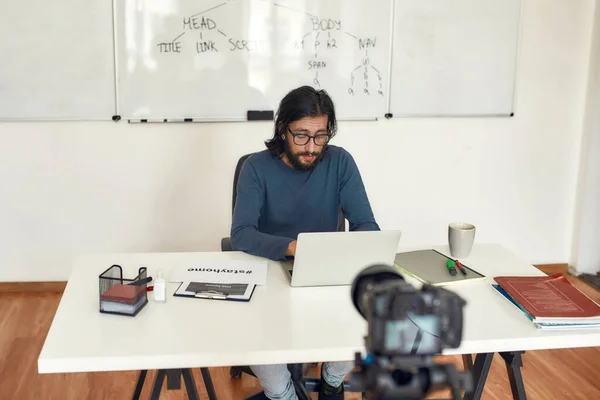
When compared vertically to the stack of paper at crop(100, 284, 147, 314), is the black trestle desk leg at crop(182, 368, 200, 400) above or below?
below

--

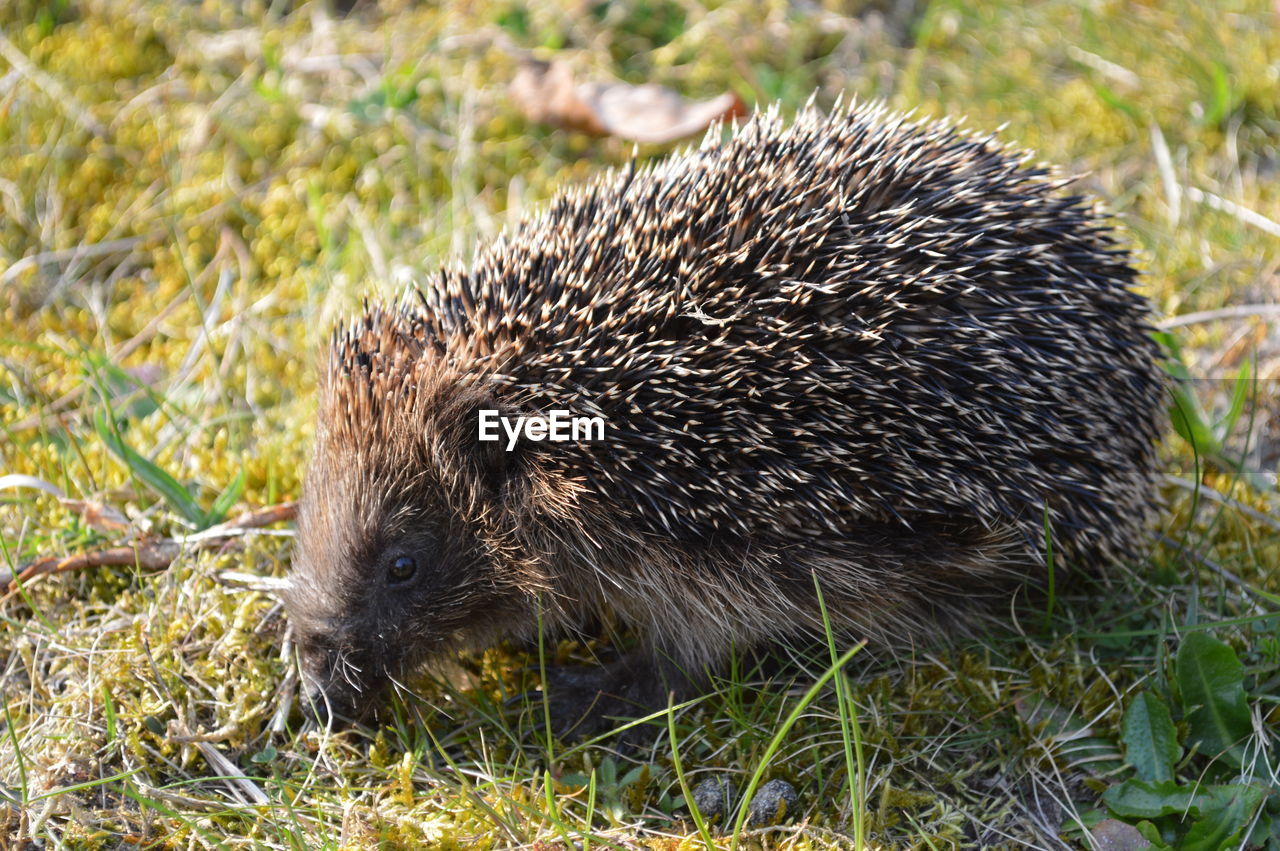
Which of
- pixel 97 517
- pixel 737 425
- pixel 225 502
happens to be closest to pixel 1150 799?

--

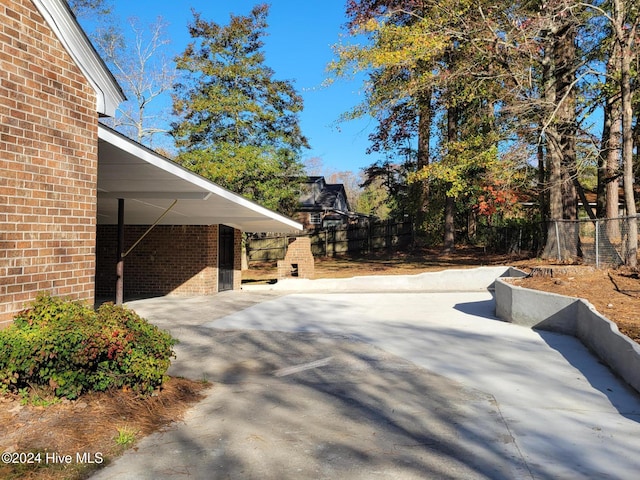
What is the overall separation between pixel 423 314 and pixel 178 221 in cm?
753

_Written request_
Count the lines in the records that contain the string "below", treating uppercase and lowercase letters as distinct. Provide only the resulting number.

_Answer to this problem_
2